- [Task statement]
Set down exactly the first line of the entries and every line after it, through the line with "scientific name: Alces alces".

+ + + + +

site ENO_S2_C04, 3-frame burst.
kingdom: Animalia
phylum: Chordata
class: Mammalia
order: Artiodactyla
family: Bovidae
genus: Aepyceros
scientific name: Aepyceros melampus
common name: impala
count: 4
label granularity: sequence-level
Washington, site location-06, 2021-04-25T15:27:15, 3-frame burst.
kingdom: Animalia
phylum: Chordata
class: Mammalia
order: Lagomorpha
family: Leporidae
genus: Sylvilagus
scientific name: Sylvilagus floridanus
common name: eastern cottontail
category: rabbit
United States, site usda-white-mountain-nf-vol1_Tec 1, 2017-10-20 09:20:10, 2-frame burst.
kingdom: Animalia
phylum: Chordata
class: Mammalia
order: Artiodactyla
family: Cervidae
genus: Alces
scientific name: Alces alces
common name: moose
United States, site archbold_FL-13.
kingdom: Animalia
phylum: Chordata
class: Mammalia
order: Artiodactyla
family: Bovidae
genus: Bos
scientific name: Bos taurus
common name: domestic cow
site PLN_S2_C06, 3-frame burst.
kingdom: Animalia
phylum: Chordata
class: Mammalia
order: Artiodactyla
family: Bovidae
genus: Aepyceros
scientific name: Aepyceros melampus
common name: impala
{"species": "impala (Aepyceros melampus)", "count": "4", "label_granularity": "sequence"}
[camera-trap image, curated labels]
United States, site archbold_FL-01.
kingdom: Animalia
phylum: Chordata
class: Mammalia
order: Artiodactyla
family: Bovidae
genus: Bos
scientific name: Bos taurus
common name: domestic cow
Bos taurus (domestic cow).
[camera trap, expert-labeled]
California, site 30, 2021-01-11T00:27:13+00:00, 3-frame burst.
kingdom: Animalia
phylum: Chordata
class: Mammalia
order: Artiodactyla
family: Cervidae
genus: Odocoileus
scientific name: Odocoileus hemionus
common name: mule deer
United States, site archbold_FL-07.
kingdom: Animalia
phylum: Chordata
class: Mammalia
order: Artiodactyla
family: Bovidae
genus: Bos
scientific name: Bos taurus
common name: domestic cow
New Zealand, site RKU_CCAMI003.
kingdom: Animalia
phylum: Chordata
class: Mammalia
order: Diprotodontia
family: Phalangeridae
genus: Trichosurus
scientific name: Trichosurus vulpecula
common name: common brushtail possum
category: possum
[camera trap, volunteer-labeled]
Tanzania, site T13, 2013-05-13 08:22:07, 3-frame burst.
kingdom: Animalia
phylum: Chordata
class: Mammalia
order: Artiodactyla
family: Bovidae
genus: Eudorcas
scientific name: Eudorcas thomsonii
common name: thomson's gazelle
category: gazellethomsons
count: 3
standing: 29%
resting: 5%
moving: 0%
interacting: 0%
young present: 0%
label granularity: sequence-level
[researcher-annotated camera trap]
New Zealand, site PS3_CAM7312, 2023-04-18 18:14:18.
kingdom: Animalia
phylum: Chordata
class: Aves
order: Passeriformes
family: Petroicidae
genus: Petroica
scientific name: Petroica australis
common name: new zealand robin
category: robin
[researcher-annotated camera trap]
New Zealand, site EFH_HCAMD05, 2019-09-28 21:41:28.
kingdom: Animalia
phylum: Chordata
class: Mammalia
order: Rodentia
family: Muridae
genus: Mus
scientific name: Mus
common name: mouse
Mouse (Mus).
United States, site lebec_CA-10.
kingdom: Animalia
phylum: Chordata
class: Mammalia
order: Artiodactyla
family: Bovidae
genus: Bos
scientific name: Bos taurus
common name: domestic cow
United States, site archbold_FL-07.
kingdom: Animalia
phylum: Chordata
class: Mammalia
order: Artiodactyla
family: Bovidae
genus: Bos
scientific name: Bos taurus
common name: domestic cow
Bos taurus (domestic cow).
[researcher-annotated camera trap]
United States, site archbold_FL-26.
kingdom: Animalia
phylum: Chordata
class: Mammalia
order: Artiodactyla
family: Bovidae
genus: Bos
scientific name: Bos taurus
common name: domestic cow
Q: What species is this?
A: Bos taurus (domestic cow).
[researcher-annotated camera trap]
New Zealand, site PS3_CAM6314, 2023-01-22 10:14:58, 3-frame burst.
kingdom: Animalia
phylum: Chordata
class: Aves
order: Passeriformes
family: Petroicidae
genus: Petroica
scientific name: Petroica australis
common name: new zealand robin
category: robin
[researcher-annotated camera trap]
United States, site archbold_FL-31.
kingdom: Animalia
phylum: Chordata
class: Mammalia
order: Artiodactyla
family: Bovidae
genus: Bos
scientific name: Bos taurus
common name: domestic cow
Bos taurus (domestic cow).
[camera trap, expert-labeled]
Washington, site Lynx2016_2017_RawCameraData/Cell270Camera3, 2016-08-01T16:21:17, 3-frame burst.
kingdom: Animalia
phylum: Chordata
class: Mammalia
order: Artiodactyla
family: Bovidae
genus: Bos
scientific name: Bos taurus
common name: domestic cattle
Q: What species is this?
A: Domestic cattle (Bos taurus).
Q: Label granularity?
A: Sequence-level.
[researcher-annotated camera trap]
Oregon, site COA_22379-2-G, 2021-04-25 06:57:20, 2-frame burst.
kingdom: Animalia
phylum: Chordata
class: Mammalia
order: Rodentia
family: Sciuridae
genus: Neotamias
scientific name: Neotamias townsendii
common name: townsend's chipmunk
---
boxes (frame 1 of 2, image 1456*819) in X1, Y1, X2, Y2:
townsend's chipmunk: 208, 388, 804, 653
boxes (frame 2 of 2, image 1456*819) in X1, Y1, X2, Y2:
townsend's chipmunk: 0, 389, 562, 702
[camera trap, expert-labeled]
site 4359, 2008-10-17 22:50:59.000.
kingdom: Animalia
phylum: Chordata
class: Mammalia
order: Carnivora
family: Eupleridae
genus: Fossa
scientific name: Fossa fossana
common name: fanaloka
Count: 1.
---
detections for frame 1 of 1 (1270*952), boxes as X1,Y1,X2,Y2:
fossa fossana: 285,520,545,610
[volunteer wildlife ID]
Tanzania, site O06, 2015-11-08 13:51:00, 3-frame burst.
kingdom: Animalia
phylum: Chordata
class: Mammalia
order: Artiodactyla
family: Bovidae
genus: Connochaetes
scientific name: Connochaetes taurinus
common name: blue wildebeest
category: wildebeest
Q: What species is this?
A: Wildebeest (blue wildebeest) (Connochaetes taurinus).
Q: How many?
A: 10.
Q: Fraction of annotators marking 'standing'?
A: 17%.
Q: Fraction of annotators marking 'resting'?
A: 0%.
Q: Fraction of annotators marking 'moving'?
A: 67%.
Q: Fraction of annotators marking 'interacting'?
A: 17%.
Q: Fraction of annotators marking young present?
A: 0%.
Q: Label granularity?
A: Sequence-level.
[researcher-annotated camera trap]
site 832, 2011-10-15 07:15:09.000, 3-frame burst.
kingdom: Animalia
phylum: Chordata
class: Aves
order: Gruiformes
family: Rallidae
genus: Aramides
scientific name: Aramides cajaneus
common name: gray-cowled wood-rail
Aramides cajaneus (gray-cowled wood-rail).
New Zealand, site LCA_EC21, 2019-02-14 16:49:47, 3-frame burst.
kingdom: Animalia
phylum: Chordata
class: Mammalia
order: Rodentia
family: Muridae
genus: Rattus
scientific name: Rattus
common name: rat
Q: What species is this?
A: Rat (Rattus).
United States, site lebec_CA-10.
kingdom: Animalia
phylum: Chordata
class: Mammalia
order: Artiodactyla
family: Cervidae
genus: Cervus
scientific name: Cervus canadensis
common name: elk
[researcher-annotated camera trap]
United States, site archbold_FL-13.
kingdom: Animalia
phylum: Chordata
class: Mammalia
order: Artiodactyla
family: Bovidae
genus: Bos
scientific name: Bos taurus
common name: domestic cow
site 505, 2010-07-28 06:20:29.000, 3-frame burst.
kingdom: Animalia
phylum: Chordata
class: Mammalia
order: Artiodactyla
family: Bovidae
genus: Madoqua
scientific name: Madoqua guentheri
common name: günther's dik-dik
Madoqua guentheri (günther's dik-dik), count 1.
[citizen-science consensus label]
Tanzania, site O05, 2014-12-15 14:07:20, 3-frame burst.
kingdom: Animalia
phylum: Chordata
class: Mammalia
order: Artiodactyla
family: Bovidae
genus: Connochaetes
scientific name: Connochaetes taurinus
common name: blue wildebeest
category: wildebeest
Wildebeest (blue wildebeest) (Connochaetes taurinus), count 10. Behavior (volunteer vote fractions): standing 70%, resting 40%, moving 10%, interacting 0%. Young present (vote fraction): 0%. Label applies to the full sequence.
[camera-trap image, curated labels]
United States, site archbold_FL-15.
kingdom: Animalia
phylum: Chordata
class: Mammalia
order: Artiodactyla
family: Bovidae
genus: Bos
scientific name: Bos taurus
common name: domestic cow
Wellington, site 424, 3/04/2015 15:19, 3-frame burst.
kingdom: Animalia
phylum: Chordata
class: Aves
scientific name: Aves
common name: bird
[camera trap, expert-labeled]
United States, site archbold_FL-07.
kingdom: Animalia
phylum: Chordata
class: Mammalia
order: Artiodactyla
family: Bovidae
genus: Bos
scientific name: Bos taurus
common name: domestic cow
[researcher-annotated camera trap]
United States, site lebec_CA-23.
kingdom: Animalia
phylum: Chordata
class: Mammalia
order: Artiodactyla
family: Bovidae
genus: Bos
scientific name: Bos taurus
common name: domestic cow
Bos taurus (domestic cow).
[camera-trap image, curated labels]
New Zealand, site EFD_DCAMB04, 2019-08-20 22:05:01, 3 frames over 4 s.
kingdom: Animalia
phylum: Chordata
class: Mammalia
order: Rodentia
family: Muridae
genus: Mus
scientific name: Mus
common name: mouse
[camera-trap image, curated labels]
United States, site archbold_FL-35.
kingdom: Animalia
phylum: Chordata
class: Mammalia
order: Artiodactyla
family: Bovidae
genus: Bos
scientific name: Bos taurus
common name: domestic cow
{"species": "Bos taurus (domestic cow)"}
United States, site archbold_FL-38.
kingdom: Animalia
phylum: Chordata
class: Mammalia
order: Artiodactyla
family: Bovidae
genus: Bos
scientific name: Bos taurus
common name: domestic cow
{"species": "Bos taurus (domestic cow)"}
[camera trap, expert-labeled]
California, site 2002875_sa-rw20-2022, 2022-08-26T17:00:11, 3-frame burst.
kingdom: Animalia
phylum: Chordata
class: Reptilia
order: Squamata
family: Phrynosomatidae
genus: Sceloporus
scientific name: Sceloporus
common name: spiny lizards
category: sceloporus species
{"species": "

+ + + + +

- [Answer to this task]
site ENO_S2_C04, 3-frame burst.
kingdom: Animalia
phylum: Chordata
class: Mammalia
order: Artiodactyla
family: Bovidae
genus: Aepyceros
scientific name: Aepyceros melampus
common name: impala
count: 4
label granularity: sequence-level
Washington, site location-06, 2021-04-25T15:27:15, 3-frame burst.
kingdom: Animalia
phylum: Chordata
class: Mammalia
order: Lagomorpha
family: Leporidae
genus: Sylvilagus
scientific name: Sylvilagus floridanus
common name: eastern cottontail
category: rabbit
United States, site usda-white-mountain-nf-vol1_Tec 1, 2017-10-20 09:20:10, 2-frame burst.
kingdom: Animalia
phylum: Chordata
class: Mammalia
order: Artiodactyla
family: Cervidae
genus: Alces
scientific name: Alces alces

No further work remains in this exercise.